Common Migraine Prodromal Symptoms Improved Through Acute Ubrogepant

Article

A greater proportion of patients on ubrogepant reported absence of moderate-to-severe intensity headache within 48 hours, ability to function normally, and absence of headache of any intensity.

David W. Dodick, MD, professor of neurology, Mayo Clinic Scottsdale

David W. Dodick, MD

New data presented at the 2023 American Academy of Neurology (AAN) Annual Meeting, held April 22-27, in Boston, Massachusetts, showed that treatment with ubrogepant (Ubrelvy; AbbVie) 100 mg during the prodrome improved common migraine prodromal symptoms relative to placebo.

Led by David W. Dodick, MD, professor of neurology, Mayo Clinic Scottsdale, the PRODROME study (NCT04492020) was a multicenter, randomized, double-blind, placebo-controlled, crossover trial that included individuals with 2-8 migraine attacks with moderate-to-severe headache per month. The goal of the trial was to evaluate the efficacy ubrogepant, a calcitonin gene-related peptide (CGRP) receptor antagonist approved for the acute treatment of migraine, to prevent or attenuate headache following administration during the prodrome.

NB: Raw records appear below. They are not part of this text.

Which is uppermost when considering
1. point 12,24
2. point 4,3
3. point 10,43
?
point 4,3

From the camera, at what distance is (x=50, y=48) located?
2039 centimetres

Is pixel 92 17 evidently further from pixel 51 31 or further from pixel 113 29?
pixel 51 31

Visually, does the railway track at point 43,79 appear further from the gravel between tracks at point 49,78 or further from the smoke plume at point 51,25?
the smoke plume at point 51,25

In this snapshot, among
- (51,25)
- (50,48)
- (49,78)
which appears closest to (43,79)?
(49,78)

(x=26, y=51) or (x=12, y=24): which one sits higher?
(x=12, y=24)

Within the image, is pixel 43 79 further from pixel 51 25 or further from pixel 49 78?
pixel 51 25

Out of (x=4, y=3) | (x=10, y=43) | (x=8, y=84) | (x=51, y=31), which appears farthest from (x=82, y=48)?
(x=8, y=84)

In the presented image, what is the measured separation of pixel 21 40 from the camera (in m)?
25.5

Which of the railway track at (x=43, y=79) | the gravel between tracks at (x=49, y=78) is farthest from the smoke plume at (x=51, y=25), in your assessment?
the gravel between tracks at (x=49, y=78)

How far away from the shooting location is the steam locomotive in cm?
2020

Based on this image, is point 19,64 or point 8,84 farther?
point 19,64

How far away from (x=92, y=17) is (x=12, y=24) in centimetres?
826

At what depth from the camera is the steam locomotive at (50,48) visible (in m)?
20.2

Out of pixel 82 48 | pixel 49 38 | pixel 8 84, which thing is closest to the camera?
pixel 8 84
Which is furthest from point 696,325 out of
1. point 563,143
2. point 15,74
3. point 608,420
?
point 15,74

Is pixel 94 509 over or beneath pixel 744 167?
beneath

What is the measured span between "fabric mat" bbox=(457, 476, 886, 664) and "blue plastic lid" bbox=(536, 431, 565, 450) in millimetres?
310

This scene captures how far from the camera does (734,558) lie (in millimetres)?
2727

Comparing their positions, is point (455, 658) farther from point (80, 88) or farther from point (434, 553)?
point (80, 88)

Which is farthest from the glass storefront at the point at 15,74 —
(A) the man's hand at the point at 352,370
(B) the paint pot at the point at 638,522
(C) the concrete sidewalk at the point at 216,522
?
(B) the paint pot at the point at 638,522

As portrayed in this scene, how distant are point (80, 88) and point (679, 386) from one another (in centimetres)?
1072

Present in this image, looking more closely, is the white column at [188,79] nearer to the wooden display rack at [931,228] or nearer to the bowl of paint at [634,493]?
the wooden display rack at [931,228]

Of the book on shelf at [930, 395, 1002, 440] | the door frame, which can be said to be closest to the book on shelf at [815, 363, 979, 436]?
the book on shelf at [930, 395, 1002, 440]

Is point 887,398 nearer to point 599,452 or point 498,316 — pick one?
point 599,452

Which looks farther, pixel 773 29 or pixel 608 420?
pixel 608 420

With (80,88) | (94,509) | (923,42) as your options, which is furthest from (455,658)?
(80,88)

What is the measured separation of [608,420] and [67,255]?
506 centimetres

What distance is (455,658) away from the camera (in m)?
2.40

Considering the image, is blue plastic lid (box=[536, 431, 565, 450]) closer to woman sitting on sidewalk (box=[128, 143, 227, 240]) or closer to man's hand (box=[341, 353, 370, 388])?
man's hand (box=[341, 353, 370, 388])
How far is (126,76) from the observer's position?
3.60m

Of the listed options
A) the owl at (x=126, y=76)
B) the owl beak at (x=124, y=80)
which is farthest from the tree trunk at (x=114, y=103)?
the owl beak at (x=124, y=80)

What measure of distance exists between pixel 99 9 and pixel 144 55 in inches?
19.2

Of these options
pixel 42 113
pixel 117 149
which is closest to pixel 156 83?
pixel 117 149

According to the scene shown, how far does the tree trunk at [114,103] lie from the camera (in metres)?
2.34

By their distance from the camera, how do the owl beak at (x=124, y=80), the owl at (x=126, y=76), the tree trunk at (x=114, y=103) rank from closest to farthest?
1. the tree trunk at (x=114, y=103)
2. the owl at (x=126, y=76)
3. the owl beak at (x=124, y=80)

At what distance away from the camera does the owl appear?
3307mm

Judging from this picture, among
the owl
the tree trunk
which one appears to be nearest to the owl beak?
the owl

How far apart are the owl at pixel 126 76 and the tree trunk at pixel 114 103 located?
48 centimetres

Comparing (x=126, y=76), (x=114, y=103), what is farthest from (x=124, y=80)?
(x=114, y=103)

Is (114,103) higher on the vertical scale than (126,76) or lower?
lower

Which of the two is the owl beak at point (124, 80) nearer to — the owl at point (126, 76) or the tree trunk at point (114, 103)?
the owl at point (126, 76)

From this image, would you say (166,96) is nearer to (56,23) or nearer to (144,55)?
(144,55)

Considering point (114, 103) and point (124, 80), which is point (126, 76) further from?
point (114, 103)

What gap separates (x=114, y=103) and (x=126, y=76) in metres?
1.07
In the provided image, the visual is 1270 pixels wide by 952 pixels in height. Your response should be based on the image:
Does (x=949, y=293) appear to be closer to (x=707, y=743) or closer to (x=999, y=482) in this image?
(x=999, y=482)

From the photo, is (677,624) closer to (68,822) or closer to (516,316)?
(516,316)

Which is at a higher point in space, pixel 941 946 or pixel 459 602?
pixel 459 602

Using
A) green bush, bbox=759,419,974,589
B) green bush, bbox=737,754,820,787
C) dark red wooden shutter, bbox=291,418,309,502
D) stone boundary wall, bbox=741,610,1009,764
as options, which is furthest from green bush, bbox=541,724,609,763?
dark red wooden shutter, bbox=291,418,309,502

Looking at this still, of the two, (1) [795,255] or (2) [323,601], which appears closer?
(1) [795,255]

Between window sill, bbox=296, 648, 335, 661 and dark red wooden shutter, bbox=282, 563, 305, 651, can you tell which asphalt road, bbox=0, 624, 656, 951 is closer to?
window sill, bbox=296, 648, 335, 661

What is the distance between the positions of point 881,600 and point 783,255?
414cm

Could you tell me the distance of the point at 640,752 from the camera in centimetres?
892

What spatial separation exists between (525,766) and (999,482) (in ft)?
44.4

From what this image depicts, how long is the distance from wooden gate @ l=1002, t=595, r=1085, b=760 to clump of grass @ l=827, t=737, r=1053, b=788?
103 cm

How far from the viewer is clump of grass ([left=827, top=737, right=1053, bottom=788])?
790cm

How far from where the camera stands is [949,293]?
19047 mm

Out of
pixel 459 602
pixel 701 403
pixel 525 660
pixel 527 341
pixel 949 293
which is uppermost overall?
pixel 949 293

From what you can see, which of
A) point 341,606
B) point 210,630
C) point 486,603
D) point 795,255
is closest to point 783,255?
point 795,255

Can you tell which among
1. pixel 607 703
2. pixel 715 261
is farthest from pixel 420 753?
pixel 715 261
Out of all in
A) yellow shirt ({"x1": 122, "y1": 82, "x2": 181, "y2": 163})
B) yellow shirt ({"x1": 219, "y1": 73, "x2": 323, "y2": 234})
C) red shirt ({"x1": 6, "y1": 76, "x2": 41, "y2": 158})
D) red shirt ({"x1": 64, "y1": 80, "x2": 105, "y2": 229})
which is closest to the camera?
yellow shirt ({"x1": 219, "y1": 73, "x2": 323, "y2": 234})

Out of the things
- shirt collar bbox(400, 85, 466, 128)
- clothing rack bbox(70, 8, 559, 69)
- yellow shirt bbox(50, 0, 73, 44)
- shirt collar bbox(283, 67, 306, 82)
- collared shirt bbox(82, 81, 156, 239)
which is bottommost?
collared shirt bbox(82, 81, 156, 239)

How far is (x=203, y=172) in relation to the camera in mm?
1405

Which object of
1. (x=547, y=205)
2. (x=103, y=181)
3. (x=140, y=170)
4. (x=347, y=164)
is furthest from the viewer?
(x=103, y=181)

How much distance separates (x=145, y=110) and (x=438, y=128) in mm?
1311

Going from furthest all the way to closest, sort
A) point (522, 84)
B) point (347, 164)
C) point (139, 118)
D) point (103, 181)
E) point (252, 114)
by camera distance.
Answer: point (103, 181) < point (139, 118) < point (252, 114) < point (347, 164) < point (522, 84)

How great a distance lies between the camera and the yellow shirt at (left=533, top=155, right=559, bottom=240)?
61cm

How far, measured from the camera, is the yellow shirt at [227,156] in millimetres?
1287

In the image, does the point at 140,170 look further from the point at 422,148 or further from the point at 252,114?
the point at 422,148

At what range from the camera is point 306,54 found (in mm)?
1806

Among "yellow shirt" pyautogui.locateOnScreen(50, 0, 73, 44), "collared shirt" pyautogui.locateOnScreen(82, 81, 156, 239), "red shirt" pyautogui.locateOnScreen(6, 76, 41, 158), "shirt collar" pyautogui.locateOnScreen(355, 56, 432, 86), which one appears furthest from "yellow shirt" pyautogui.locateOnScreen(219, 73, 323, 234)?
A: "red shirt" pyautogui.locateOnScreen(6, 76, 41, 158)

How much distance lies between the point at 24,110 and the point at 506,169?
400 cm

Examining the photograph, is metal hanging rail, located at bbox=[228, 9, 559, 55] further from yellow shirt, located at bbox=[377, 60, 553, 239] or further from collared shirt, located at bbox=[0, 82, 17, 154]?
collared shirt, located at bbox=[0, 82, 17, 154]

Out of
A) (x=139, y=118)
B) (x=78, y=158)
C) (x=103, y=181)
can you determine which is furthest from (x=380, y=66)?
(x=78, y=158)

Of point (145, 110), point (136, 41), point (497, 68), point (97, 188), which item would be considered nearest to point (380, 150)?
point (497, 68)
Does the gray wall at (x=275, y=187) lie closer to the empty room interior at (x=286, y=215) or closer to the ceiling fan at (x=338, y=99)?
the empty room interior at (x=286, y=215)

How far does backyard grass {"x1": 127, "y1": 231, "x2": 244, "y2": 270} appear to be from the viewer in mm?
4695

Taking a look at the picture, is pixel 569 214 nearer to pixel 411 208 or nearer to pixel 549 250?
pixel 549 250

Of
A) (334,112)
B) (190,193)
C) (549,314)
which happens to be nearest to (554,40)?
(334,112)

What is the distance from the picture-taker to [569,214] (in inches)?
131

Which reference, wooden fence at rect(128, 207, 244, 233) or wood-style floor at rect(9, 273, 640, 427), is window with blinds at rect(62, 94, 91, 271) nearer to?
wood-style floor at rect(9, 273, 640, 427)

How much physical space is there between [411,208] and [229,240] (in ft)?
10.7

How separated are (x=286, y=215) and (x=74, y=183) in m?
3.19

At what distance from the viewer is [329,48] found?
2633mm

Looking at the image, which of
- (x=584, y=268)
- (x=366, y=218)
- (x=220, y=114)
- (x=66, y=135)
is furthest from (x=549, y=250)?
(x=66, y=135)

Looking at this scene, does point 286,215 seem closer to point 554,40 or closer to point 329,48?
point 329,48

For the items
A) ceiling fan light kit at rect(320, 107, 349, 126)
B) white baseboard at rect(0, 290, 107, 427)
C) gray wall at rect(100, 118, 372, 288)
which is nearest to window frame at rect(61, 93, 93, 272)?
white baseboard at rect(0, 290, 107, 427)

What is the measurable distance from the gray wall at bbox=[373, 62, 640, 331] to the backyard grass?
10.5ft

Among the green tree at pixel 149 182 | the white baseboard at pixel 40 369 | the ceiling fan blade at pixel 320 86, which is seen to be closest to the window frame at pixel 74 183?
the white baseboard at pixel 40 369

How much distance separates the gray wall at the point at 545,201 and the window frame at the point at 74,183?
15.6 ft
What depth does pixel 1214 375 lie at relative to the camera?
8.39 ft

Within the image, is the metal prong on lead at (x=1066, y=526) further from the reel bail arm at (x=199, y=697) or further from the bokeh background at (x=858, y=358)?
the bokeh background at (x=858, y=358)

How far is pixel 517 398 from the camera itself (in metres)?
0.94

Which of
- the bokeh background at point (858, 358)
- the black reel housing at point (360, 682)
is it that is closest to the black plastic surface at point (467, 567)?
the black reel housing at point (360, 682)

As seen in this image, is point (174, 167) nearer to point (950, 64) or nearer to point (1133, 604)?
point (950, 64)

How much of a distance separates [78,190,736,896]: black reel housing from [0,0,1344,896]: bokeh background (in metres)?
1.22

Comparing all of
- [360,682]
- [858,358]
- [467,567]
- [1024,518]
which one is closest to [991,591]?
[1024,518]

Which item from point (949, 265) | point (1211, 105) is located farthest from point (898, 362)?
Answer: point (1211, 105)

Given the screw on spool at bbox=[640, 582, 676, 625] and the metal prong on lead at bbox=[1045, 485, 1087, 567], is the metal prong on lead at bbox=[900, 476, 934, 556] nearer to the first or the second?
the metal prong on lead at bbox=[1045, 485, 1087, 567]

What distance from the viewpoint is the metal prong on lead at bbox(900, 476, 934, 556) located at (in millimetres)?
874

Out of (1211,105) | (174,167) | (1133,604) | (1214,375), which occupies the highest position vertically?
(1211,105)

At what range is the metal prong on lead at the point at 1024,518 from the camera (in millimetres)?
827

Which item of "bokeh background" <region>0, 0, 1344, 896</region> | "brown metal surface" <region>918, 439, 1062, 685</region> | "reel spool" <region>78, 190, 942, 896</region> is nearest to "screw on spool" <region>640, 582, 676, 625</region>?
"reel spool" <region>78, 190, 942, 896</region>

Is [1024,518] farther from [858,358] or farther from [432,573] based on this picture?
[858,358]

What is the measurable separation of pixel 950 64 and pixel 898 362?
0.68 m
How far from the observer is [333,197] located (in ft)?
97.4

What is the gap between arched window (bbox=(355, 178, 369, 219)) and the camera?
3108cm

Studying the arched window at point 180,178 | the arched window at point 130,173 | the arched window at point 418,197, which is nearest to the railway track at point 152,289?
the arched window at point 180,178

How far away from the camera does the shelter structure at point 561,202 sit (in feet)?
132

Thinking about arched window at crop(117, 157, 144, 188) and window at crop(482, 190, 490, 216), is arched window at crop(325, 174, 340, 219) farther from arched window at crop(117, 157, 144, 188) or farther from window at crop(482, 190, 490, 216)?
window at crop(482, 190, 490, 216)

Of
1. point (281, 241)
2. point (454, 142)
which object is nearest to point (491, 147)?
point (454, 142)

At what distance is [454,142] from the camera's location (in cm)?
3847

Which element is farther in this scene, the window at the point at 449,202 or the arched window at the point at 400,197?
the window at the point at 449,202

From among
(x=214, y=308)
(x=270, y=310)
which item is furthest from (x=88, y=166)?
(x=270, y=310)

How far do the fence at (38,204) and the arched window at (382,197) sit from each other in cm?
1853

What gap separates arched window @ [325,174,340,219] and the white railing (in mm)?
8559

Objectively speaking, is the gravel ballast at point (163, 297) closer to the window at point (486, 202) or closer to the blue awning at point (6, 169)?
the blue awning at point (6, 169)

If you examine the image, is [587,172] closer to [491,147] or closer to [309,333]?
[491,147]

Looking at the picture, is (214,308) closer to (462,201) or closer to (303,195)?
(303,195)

The primary outcome measure was percentage of participants reporting absence of headache of moderate-to-severe intensity within 24 hours post-dose. Those included in the study treated 2 “qualifying prodrome events,” defined as a migraine attack with prodromal symptoms in which the participant was confident a headache would follow within 1-6 hours. Sometimes considered the premonitory phase, the migraine prodrome can consist of multiple possible symptoms of various types preceding and forewarning of a migraine attack, occurring before the aura in migraine with aura, and before the onset of pain in migraine without aura.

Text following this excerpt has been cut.